━━━ DOCUMENTO

Em suma, para a corrente que não reconhece a responsabilidade civil nos casos de abandono afetivo, a punição estaria diretamente relacionada com a perda do poder familiar, já previsto no Código Civil como punição para o descumprimento dos deveres jurídicos dos pais. Ou seja, não há que se falar em indenização quanto ao afeto, tendo em vista que não há possibilidade de quantificar o amor o qual aquele filho perdeu, ao ser abandonado afetivamente, muito menos compelir o pai a amar sua prole.

5.2       DO RECONHECIMENTO DA RESPONSABILIDADE CIVIL PELO ABANDONO AFETIVO PATERNO-FILIAL: CORRENTES DOUTRINÁRIA E JURISPRUDENCIAL - ARGUMENTOS

Para aqueles que defendem a possibilidade que seja reconhecida a responsabilidade civil, pelo abandono afetivo paterno-filial é necessário a verificação de alguns requisitos causadores dessa responsabilidade, quais sejam: um dano comprovado, uma conduta ilícita e um nexo causal entre ambos.

Neste sentido, para esta corrente, é fundamental que haja uma comprovação do dano ocorrido, quanto à personalidade do filho e que este dano, tenha ocorrido pelo abandono afetivo paterno-filial. Esta comprovação é realizada através de laudos e perícias técnicas e objetiva-se o reconhecimento da responsabilidade civil frente ao dano causado.

Assim, afirma Rui Stoco (2007): Cada caso deverá merecer detido um estudo e atenção dobrada, só reconhecendo o dano moral em caráter excepcional e quando os pressupostos da reparação se apresentarem estreme de dúvida e ictu oculi, através de estudos sociais e laudos técnicos de equipe interdisciplinar. (STOCO, 2007, p. 946)

Conforme já ressaltado, cabe aos pais o dever de cuidar, zelar e dar afeto aos seus filhos. Quem o faz de maneira correta está agindo em conformidade com o ordenamento jurídico e não haveria o que ser discutido em juízo.

Entretanto, há algumas relações familiares - mais precisamente em relação ao pai com o filho – que se encontram bastante deturbadas e que, por inúmeros motivos distintos, acabam por enquadrar no caso em tela: dano na personalidade do filho, em decorrência do abandono afetivo do pai.

━━━━━━

§ INSTRUÇÕES DA TAREFA:
Por favor, prossiga o texto sobre a responsabilidade civil pelo abandono afetivo paterno-filial a partir do ponto em que ele termina. O material tem origem em outra fonte.

━━━ DADOS ARMAZENADOS

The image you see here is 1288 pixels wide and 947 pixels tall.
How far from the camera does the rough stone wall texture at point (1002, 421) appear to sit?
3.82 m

━━━━━━

§ RESPOSTA ESCRITA:
Cláudia Maria da Silvia (2005), em seu artigo, alude, de forma bastante ampla, a questão do reconhecimento civil nestas questões e, consequentemente, sua reparação: Trata-se, em suma, da recusa de uma das funções paternas, sem qualquer motivação, que agride e violenta o menor, comprometendo seriamente seu desenvolvimento e sua formação psíquica, afetiva e moral, trazendo-lhe dor imensurável, além de impor-lhe ao vexame, sofrimento, humilhação social, que, ainda, interfere intensamente em seu comportamento, causa-lhe angústia, aflições e desequilíbrio em seu bem-estar. Mesmo sendo menor, já estão tuteladas a honra e moral, posto ser um sujeito de direito e, como tal, não pode existir como cidadão sem uma estrutura familiar na qual não há a assunção do verdadeiro “papel de pai”. (SILVA, 2005, p.7)

Neste diapasão, quanto ao dano referente à personalidade do filho menor e todas as consequências que o abandono afetivo paterno-filial causa, Bernardo Castelo Branco (2006) afirma que, a reparação por dano moral atua como agente do Princípio da Dignidade da Pessoa Humana: Havendo violação dos direitos da personalidade, mesmo no âmbito da família, não se pode negar ao ofendido a possibilidade de reparação por dano moral, não atuando esta como fator desagregador daquela instituição, mas de proteção da dignidade dos seus membros. A reparação, embora expressa em pecúnia, não busca, nesse caso, qualquer vantagem patrimonial em benefício da vítima, revelando-se na verdade como forma de compensação diante da ofensa recebida, que em sua essência é de fato irreparável, atuando ao mesmo tempo em seu sentido educativo, na medida em que representa uma sanção aplicada ao ofensor, irradiando daí seu efeito preventivo. (BRANCO, 2006, p. 116)

Ou seja, o dano moral aqui discutido e o reconhecimento da reparação civil estão intrinsecamente ligados ao ofendido como indivíduo, como uma pessoa detentora de uma personalidade. Não há que se falar em lesão de patrimônio ou qualquer bem. É uma lesão relativa aos direitos da personalidade, tais como a imagem, o nome, a dignidade, a honra, a intimidade, entre outros.

De acordo com Maria Berenice Dias (2009, p. 37), caso seja realmente comprovado que a ausência do convívio paterno pode gerar danos a ponto de comprometer o desenvolvimento saudável do filho menor, a omissão do pai em relação ao seu dever de cuidar e zelar pelo filho gera um dano afetivo suscetível de ser indenizado.

E, com este mesmo posicionamento jurídico referente ao reconhecimento da responsabilidade civil, tem-se Rui Stoco (2007): O que se põe em relevo e exsurge como causa de responsabilidade por dano moral é o abandono afeito, decorrente do distanciamento físico e da omissão sentimental, ou seja, a negação de carinho, de atenção, de amor e de consideração, através do afastamento, do desinteresse, do desprezo e falta de apoio e, às vezes, da completa ausência de relacionamento entre pai e filho. (STOCO, 2007, p. 946)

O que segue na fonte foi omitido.